▸ **TEXT SHOWN**:
Sunday 22 September 2013

Candide: 'If this is the best of all possible worlds, what then are the others?'

Last Thursday night I went to see a performance of Candide at the RSC's Swan Theatre in Stratford. In many ways, it was one of the strangest plays I have ever seen. Ignorantly, I anticipated a straightforward performance of Voltaire's tale, yet what emerged was a far more loosely interpreted interweaving of the traditional Candide story with various, heterogenous narrative strands; threads ranging in setting from the idealised, antiquated past, to harsh, black contemporary London, to a futuristic neon dystopia, and ranging in humour from comic, comical-tragical, tragical-historical & c. *see Polonius' list in Shakespeare's The Winter's Tale.




The play, misleadingly, begins in the original Renaissance setting of Voltaire's story. Candide has found himself in the lavish home of a wealthy, older lascivious Countess (Ishia Bennison). In order to wake him from his depressed stupor (we begin, oddly, after many of the story's actual sad events have taken place), the Countess plans to put on a play of Candide's life and journey (using details surreptitiously gleaned from his journal). This meta-theatrical twist is perhaps the first signal that the RSC's Candide is not going to be your standard, run-of-the-mill performance - as the play develops classic is insistently replaced with 'original' and diverting. 





The play within a play ensues - beginning with the beginning of Voltaire's story. Candide is the ward of Baron Thunder-ten-Tronckh, (Baron of Westphalia, a region in Germany), and receives instruction from Dr. Pangloss, a professor of 'metaphysic-theologo-cosmonigology' and proponent of the 'optimism' theory, which teaches that we live in the 'best of all possible worlds': in essence, it is a deterministic theory which states that 'things cannot be other than what they are'.* On seeing Pangloss 'real' Candide (Matthew Needham) rushes to embrace him. One would be quick to point out - as the actor Pangloss is - that he is a mere representation of Pangloss, not the 'real thing'. I like the way that  'real' Candide can't seem to grasp the idea of a play, it highlights his impenetrable naiveté, and unshakeable - if ridiculous - optimism: although he is watching a play of his own life, and knows what must and will occur next, he still preserves a futile hope that he can alter the past. This bleeding of 'real' life (play life) into theatre (the play within the play) continues with the arrival of Cunegonde, Baron Thunder-ten-Tronckh's beautiful daughter, and Candide's life-long love. Candide tries to embrace the actress Cunegonde - seemingly unaware that she is an actress, a mere representation of his 'love' - desperately and vainly attempting to pluck nourishment from art to feed his bleak reality.

▸ **TO BE DONE**:
1 – Condense the paragraph of the Candide review that begins "The play, misleadingly, begins" into a short bulleted list that keeps its main facts.
2 – In the Candide review, which actor plays 'real' Candide?

▸ **DATA PROVIDED**:
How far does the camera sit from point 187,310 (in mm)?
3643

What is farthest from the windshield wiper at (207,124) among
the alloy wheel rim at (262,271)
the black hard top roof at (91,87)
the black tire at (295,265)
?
...
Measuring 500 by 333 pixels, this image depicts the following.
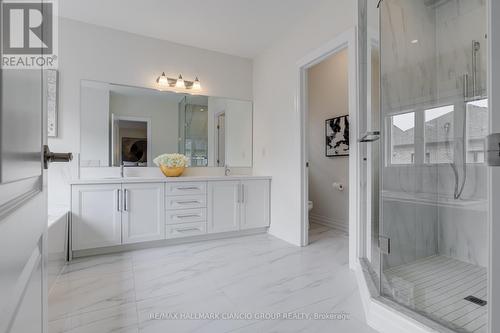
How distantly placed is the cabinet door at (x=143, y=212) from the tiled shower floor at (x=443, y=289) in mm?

▸ **SOLUTIONS FOR EACH TASK**:
1 –
- The play opens in the original Renaissance setting of Voltaire's story.
- Candide is in the lavish home of a wealthy, older, lascivious Countess (Ishia Bennison).
- It begins after many of the story's sad events have already happened, with Candide in a depressed stupor.
- To wake him, the Countess plans to stage a play of his life and journey, using details secretly gleaned from his journal.
- This meta-theatrical twist is the first sign that the RSC's Candide is not a standard performance.

2 – Matthew Needham.